- _TEXTAUSZUG_
------------------------------------------------------------

Zwar ist diese textile Arbeit, in Wien nicht zu sehen, dennoch verrät sie ein zentrales Motiv in Apfelbaums hybriden, zwischen Objekt und Malerei oszillierendem und mit Handwerk und Design flirtendem Werk. Denn in den Spuren, in denen man auch auf ihren Teppichen wandeln kann – zuletzt auf der Art Unlimited in Basel, öffnet sie nicht nur einen poetischen und assoziativen Raum, der über Tradition, Zeit und Kreisläufe nachdenken lässt. Erst recht, wenn man der Einladung nachkommt, die Schuhe abzustreifen, und bloßfüßig oder in Strümpfen ihre schurwollenen Kontemplationszonen erfühlt. "Everybody is a part of everything anyway", heißt es im verträumten Happiness Runs des Hippie-Folkies Donovan, das der Schau auch den Titel lieh.

You'll stumble in my footsteps: Detail aus Polly Apfelbaums Arbeit "Deep Purple, Red Shoes II", das 2018 bei Art Unlimited auf der Art Basel zu sehen war.
Foto: Sandro Zanzinger / Belvedere, Wien

Füße sind für Polly Apfelbaum aber nicht zuletzt Werkzeuge der sinnlichen Erfahrung: "Mit den Füßen sehen" sagt sie, der die Idee gefällt, Werke nicht zu betrachten, sondern zu bewohnen. Das ist ihre Vorstellung von "Installation". Und so lässt sie das häusliche Textil, das sie lieber "rug" statt "carpet", also eher nach dem meist im Gegensatz zur nobleren Tapisserie Nebenrollen spielenden Läufer, nennt, in den Dimensionen immersiv werden. Groß genug, dass ganze Gruppen Platz darauf finden, denn sie liebäugelt mit der Idee, eine säkulare Version christlich-spiritueller Versammlungsräume zu kreieren. Apfelbaums Werke würden multifunktional.

------------------------------------------------------------

- _ERFASSTE DATEN_
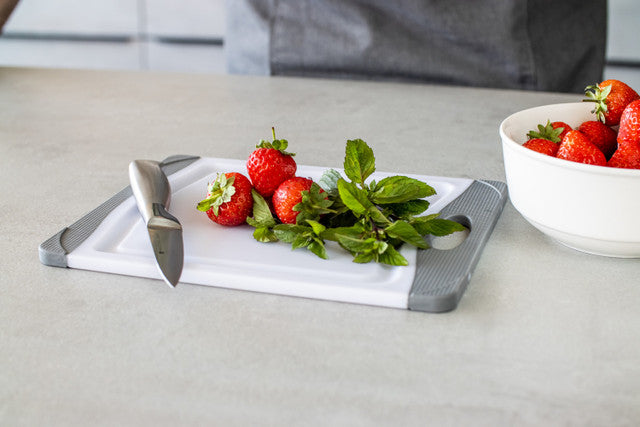 MasterClass Anti-Microbial Non-Slip Chopping Board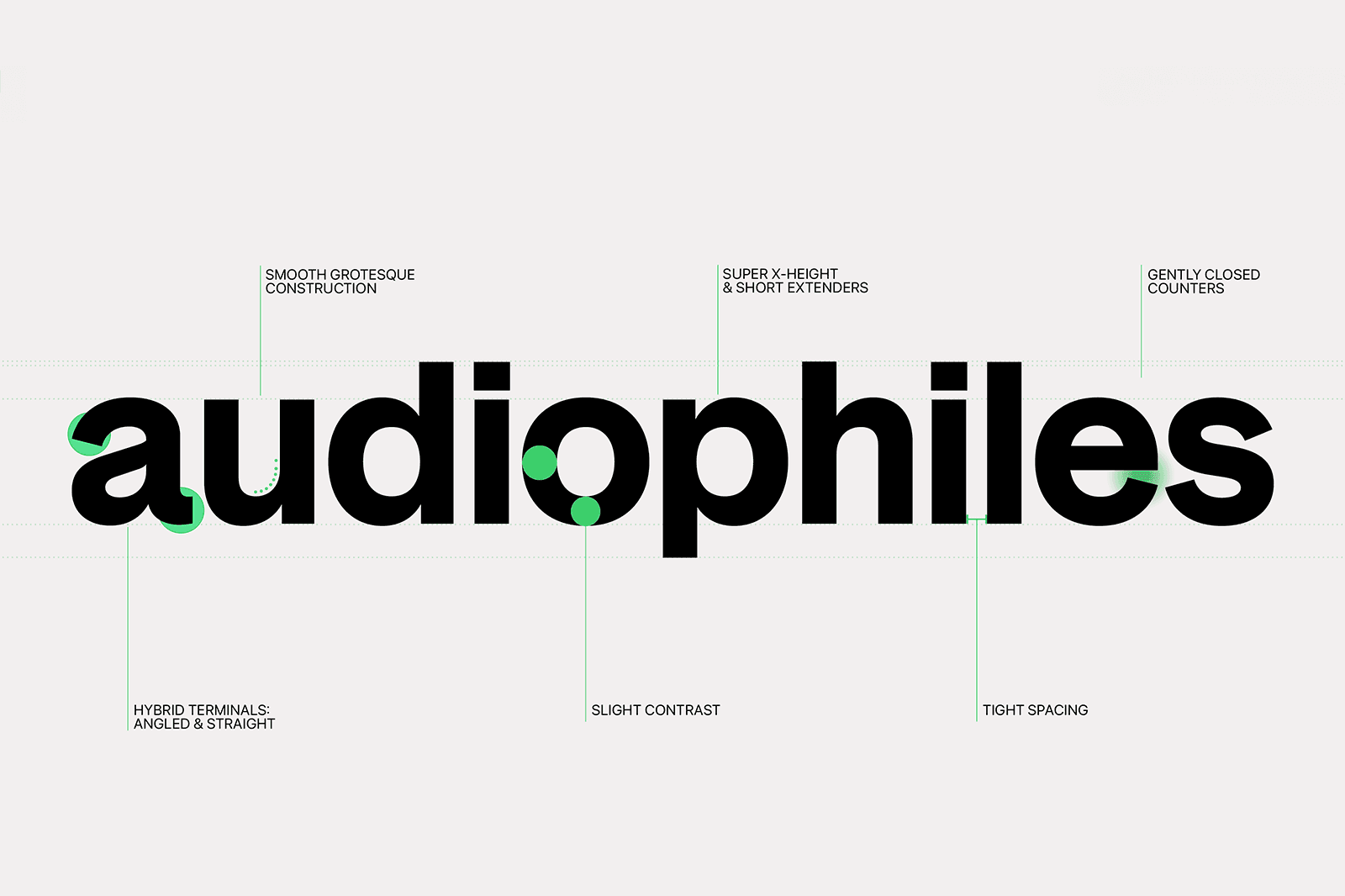Text graphic featuring the word "audiophiles" prominently displayed in bold, stylized typography.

------------------------------------------------------------

- _AUFGABEN_
1. Welchen englischen Begriff verwendet Polly Apfelbaum laut dem Textauszug lieber für ihre Textilien?
2. Gib aus dem Textauszug den Abschnitt von „You'll stumble in“ bis einschließlich „Werke würden multifunktional.“ wortgetreu wieder.

- _ANTWORTEN_
1. „rug“ statt „carpet“

2.
You'll stumble in my footsteps: Detail aus Polly Apfelbaums Arbeit "Deep Purple, Red Shoes II", das 2018 bei Art Unlimited auf der Art Basel zu sehen war.
Foto: Sandro Zanzinger / Belvedere, Wien

Füße sind für Polly Apfelbaum aber nicht zuletzt Werkzeuge der sinnlichen Erfahrung: "Mit den Füßen sehen" sagt sie, der die Idee gefällt, Werke nicht zu betrachten, sondern zu bewohnen. Das ist ihre Vorstellung von "Installation". Und so lässt sie das häusliche Textil, das sie lieber "rug" statt "carpet", also eher nach dem meist im Gegensatz zur nobleren Tapisserie Nebenrollen spielenden Läufer, nennt, in den Dimensionen immersiv werden. Groß genug, dass ganze Gruppen Platz darauf finden, denn sie liebäugelt mit der Idee, eine säkulare Version christlich-spiritueller Versammlungsräume zu kreieren. Apfelbaums Werke würden multifunktional.